Clooney’s sixth film as a director (after Confessions of a Dangerous Mind, Good Night and Good Luck, Leatherheads, The Ides of March, and The Monuments Men) is Suburbicon, a misbegotten mashup of camp, satire, noir, and social commentary based on a Joel and Ethan Coen script from last century. Matt Damon, in deadpan mode, plays a virtual clone of the William H. Macy figure in Fargo, this time in a bedsheet-white 1950s suburb where his businessman character, Gardner, lives with his wife (Julianne Moore) and their grade-school-age son (Noah Jupe), with frequent visits from his wife’s twin sister (also played by Moore). The script’s obvious debts to Fargo and Double Indemnity shed light on why it was never filmed in all these years: Except for a couple of fairly enticing twists, it’s too derivative. It plays like a discarded early draft.

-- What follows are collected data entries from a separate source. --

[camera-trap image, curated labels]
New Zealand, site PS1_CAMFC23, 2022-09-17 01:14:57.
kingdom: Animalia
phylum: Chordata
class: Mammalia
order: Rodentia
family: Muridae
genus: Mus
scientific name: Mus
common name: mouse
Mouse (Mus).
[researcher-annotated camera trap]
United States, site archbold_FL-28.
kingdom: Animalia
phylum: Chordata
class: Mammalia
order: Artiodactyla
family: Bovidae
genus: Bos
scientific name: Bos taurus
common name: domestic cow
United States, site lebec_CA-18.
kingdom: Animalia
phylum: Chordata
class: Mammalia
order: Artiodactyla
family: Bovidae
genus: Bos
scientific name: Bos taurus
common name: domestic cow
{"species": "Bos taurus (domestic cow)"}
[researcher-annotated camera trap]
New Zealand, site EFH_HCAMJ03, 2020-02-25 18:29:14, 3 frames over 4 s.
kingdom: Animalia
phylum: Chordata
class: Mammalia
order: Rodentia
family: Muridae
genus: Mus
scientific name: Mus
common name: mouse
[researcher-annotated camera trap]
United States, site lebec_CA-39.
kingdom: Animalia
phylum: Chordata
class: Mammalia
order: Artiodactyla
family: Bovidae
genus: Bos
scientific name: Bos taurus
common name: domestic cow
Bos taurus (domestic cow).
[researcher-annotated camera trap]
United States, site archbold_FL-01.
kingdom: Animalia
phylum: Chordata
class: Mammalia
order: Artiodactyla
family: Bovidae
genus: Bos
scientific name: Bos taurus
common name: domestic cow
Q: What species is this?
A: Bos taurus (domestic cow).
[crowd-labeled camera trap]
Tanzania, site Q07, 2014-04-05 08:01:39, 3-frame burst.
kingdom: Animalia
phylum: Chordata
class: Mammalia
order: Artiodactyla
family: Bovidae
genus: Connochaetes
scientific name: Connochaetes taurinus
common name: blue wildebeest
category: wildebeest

Clooney and his writing and producing partner Grant Heslov, however, believe they’ve hit on a way to freshen things up and get them back in the race for another Oscar (which they jointly won along with Ben Affleck for producing Argo in 2012). Clooney says, in press notes for Suburbicon, “It seems like a good time for a film that feels angry.” And what is Clooney angry about? Race.

Stapled onto the Fargo-type story is one about racism. Next door to Gardner’s home in a Levittown-style model community is a family that is new to the neighborhood: a black couple and their son, who is about the same age as Gardner’s boy. Neighbors, starting with the mailman who can’t believe the lady of the house is not its maid, freak out, start holding urgent meetings to discuss the “problem,” and eventually surround and terrorize the household in a frenzy of racism.

Something like this did happen, in the Philadelphia suburb of Levittown, Pa., in 1957. The first black couple to move into the development, William and Daisy Myers, were besieged and subjected to cross burnings and racist catcalls. Rocks were thrown through their windows and hundreds of people gathered outside their house to taunt and harass them. A movie that focused on what their family went through could have a lot of value, but Suburbicon is not that movie. The three Myers characters combined get maybe one or two pages of dialogue sprinkled through the script so sparingly that we never get to know them. Their purpose is strictly to provide background, decoration, social-justice wainscoting. They don’t play any real role in the plot but are on hand strictly to imbue the film with an unearned aura of importance. Back at Gardner’s house, unexplained events keep bewildering the young son, and Clooney does manage to keep the audience off balance for a while, though this merely amounts to withholding information. At its best, the middle of the movie has a couple of engaging scenes featuring Oscar Isaac, playing an insurance investigator. But then a preposterous third act breaks the spell.

Why did Clooney throw these two families — the silent, suffering black trio and the increasingly chaotic white folks next door — into the same movie? The thematic link is that both stories supposedly rip the mask off the Dark Face of Suburbia. Everything looks so geometrically orderly from a distance, you see, but up close? Dark, my friends, dark. Chilling, even. Horrific, at times. This is such a groundbreaking point that it has never before been considered in the history of cinema, except in American Beauty, The Stepford Wives, The Ice Storm, Blue Velvet, Donnie Darko, Happiness, Revolutionary Road, The Virgin Suicides, Little Children, Imaginary Heroes, Pleasantville, Serial Mom, Stuck in the Suburbs, The End of Suburbia, Escape from Suburbia, SubUrbia, etc. It seems likely that more Americans may have been murdered via horrific and hilarious means in movies about suburbs than in the actual suburbs where most Americans live. You think you’re normal, but you’re not is the urgent, even angry message Clooney, Damon, et al. wish to convey. Movies involve projection in more ways than one.